» **Set of tasks**:
1. Please return everything from "Would this really" down to "entering the market." in the DAB radio discussion, copied word for word.
2. According to the DAB radio discussion, which two stations does Triple J have on DAB in Australia?

» **Source text**:

'''

MediaWorks and NZME stalled any attempts to get the DAB network off the ground and I don't say I can blame them...

 

 

Would this really be the case? Australia has DAB in the capital cities. As far as I know, it has lead to the existing networks having more stations (e.g Triple J have Unearthed and Double J on DAB, Triple M have a classic rock station on DAB), not new players entering the market.

 

 

Due to the fact we only have two major players in NZ rather than the 3-4 in Australia I don't really see the same thing happening in NZ. Big markets are already saturated with 10 or so brands from NZME and Mediaworks covering all the major demographics so there is no need for them to introduce new brands which would simply fragment their market share even further.

 

The risk from DAB is that in markets where they don't have frequencies currently to have a brand in place that the introduction of DAB is once again fragmentation.

'''

[Records from a dataset]
'''

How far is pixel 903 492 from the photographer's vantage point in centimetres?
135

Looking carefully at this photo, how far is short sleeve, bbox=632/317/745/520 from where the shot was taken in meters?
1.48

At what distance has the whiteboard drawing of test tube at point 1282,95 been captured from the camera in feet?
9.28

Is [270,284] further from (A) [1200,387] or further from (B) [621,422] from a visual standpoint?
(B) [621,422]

'''
'''

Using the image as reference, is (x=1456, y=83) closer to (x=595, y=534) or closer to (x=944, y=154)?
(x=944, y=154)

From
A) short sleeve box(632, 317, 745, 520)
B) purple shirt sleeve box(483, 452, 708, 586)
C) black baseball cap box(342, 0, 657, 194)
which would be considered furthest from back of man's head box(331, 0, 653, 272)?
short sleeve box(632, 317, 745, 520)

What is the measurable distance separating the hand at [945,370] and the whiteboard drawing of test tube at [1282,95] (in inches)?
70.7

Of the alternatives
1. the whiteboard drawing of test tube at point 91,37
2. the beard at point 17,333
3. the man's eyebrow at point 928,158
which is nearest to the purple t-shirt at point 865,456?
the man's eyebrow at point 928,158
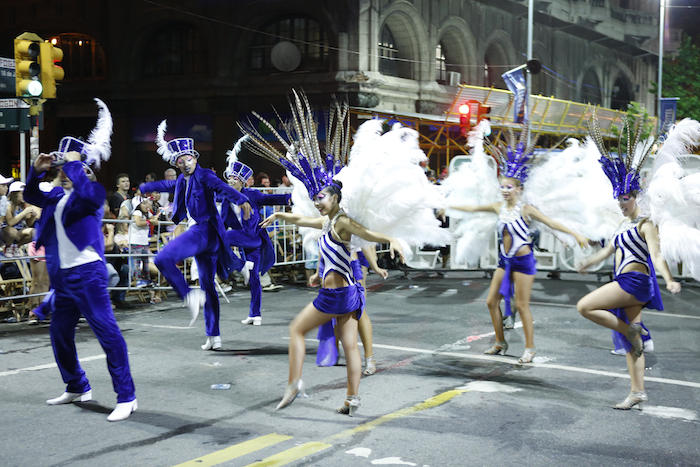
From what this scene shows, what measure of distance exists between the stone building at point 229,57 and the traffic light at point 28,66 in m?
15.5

'''

» **Results in order**:
1.
Would this really be the case? Australia has DAB in the capital cities. As far as I know, it has lead to the existing networks having more stations (e.g Triple J have Unearthed and Double J on DAB, Triple M have a classic rock station on DAB), not new players entering the market.

2. Unearthed and Double J.